A domino - the biggest domino in the league - just fell.
The Kansas City Chiefs have (per ESPN) agreed with starting quarterback Patrick Mahomes on a 10-year contract extension, which means the arguable best player in the league and perennial MVP is locked in through the 2031 season - in actuality a 12-year deal.
Mahomes can be expected to be the highest-paid player in the NFL ($400 million-plus here), though terms are unknown and the devil is in the details.
UPDATE: The details on Mahomes' deal - a "half-billion-dollar deal'' - are collected below at SI. ...
But maybe they won't be so devilish in one particular way as it relates to the Dallas Cowboys and franchise-tagged QB Dak Prescott.
Prescott is not on the same level, in terms of accomplishments, as Mahomes. Of course, that same argument can be made about Prescott and Russell Wilson, and yet Dallas has already offered Dak a Wilson-like deal at $35 million for five years.
Does Mahomes' average-per-year total impact what Prescott may ask for now, beyond the $31.409 million one-year deal that is locked in for 2020 (unless a new contract can be agreed to by July 15)? Maybe; that's part of the domino effect here - and one of the reasons critics of the Cowboys front office howl that the Joneses should've found a way to close the Dak deal last September, when they were oh-so-close.
Keep in mind, though: How many escape hatches does Mahomes' deal include? How many restructures to come in the next decade-plus? What is the guaranteed money? What is the cap impact?
Or ... what if Mahomes' deal guarantees him a percentage of the cap? That idea - sort of like a Hollywood actor getting "points'' for a film's success - is, we believe, unprecedented in the NFL. But maybe sensible, too.
UPDATE: Mahomes' deal is not designed that way, as it turns out. But the cleverness of the concept remains ...
These are all considerations to be made only after the full numbers are in.
But for the moment ... maybe there is a domino influence or two to be judged now, relating to Prescott.

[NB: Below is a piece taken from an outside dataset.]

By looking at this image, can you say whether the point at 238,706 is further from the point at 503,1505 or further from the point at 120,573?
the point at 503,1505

Mahomes, who won the NFL’s Most Valuable Player award in 2018 after putting up 50 touchdowns and over 5,000 passing yards in his first full season as the team’s starter, and then followed it up, with the MVP award from Super Bowl LIV by leading the Chiefs to a Super Bowl win, is getting rich here. But he surely made concessions, too, on the way to the monumental 12-year deal.
Prescott has asked Dallas for a four-year contract, a year shorter than Dallas' preference evidenced in its five-year proposal. The attraction to the shorter deal is Dak's quickened path to a second rich contract. But Mahomes and the Chiefs - with everyone in KC seemingly happy - have just demonstrated another way. If the dollars can get right, there is now heightened sense to signing not for four, not for five ... but for ... ever - as Mahomes has just done.
At the risk of being overly-optimistic, we'd also add this: The Chiefs and Mahomes' side have obviously been talking. But there was no great rumbling leading up to the agreement. This things can happen quickly. And in the case of Dak Prescott and the Dallas Cowboys, can certainly happen in the coming days.